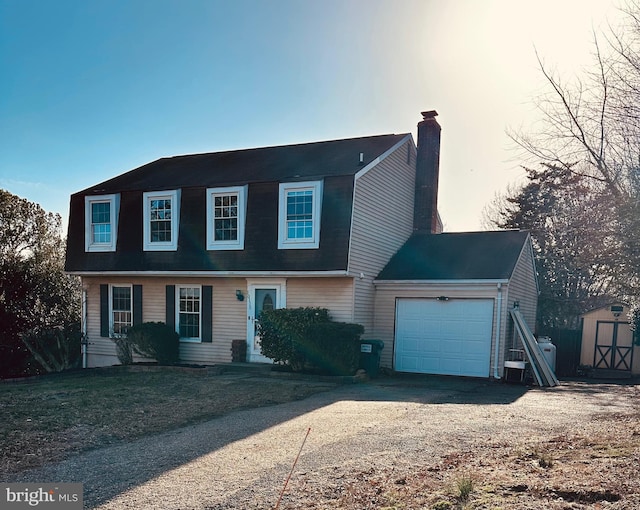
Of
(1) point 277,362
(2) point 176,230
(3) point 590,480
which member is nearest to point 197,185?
(2) point 176,230

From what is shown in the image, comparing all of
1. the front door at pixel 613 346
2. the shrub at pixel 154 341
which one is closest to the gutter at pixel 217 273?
the shrub at pixel 154 341

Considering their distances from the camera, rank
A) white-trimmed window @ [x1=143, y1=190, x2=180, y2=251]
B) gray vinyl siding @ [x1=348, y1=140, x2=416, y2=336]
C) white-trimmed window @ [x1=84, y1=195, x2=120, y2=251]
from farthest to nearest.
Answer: white-trimmed window @ [x1=84, y1=195, x2=120, y2=251]
white-trimmed window @ [x1=143, y1=190, x2=180, y2=251]
gray vinyl siding @ [x1=348, y1=140, x2=416, y2=336]

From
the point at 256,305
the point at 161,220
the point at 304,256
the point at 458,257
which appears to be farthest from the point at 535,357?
the point at 161,220

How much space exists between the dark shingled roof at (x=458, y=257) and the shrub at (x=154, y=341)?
6.64 metres

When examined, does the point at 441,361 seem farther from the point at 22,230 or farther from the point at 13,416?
the point at 22,230

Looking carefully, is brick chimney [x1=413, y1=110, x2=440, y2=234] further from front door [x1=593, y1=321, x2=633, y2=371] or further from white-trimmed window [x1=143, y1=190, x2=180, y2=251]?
front door [x1=593, y1=321, x2=633, y2=371]

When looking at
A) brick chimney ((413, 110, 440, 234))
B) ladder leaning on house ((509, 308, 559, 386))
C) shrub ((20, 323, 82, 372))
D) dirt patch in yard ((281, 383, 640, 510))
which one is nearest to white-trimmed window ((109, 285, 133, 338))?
shrub ((20, 323, 82, 372))

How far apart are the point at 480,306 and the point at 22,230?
Answer: 18.1 m

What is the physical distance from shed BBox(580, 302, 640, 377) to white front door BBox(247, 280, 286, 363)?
1299 centimetres

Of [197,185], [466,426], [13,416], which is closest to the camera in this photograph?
[466,426]

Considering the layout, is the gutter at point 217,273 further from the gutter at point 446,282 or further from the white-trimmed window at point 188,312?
the gutter at point 446,282

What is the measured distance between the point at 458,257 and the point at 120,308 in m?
11.0

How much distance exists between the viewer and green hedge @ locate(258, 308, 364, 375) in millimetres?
13039

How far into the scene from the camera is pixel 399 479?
471 centimetres
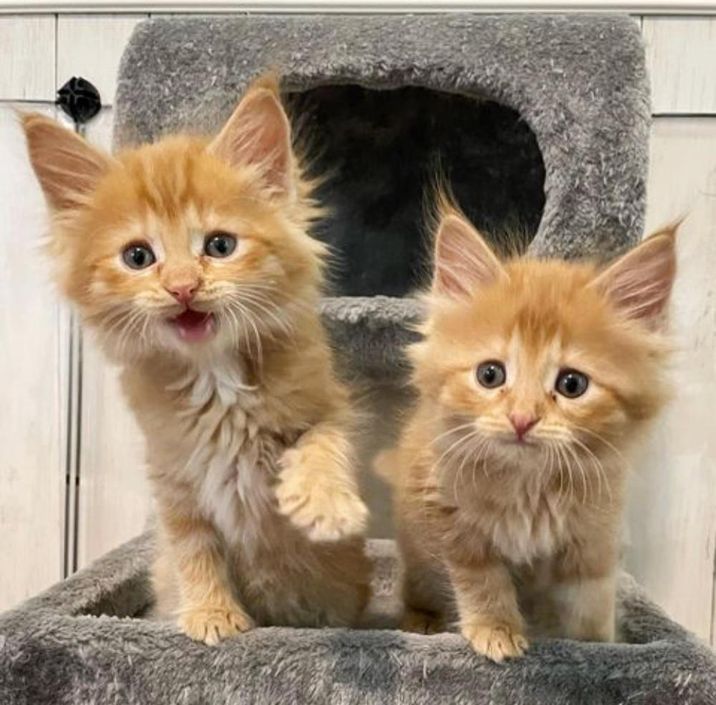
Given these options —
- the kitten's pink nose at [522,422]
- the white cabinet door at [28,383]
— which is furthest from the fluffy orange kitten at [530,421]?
the white cabinet door at [28,383]

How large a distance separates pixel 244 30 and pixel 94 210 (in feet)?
1.56

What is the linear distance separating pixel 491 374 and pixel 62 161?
0.56 meters

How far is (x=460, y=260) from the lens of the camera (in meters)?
1.07

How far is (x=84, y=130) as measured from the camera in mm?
1679

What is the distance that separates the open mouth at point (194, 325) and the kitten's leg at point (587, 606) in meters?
0.51

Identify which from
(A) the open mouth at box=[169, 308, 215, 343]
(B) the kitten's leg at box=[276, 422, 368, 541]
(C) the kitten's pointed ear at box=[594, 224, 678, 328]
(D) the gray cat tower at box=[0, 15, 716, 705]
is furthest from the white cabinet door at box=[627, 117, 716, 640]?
(A) the open mouth at box=[169, 308, 215, 343]

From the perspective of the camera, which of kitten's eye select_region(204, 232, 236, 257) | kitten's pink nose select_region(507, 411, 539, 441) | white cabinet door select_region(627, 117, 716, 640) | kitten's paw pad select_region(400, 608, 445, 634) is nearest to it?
kitten's pink nose select_region(507, 411, 539, 441)

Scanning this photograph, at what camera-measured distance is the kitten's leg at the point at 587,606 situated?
3.43 feet

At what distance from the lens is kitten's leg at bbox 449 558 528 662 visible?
969 millimetres

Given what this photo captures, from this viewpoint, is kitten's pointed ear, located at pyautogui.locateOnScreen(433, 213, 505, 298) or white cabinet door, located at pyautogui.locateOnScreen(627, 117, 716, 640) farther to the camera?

[What to produce]:
Starting at the line that contains "Scanning this photograph, at" and ending at the last line of the data, put those lines into a numbered list, omitting any blank lines.

[Exercise result]:
1. Scanning this photograph, at what camera-measured distance is the kitten's leg at the point at 587,606 situated?
2. 3.43 feet
3. At what distance from the lens is kitten's leg at bbox 449 558 528 662 visible?
4. 969 millimetres
5. Given what this photo captures, from this viewpoint, is kitten's pointed ear, located at pyautogui.locateOnScreen(433, 213, 505, 298) or white cabinet door, located at pyautogui.locateOnScreen(627, 117, 716, 640) farther to the camera?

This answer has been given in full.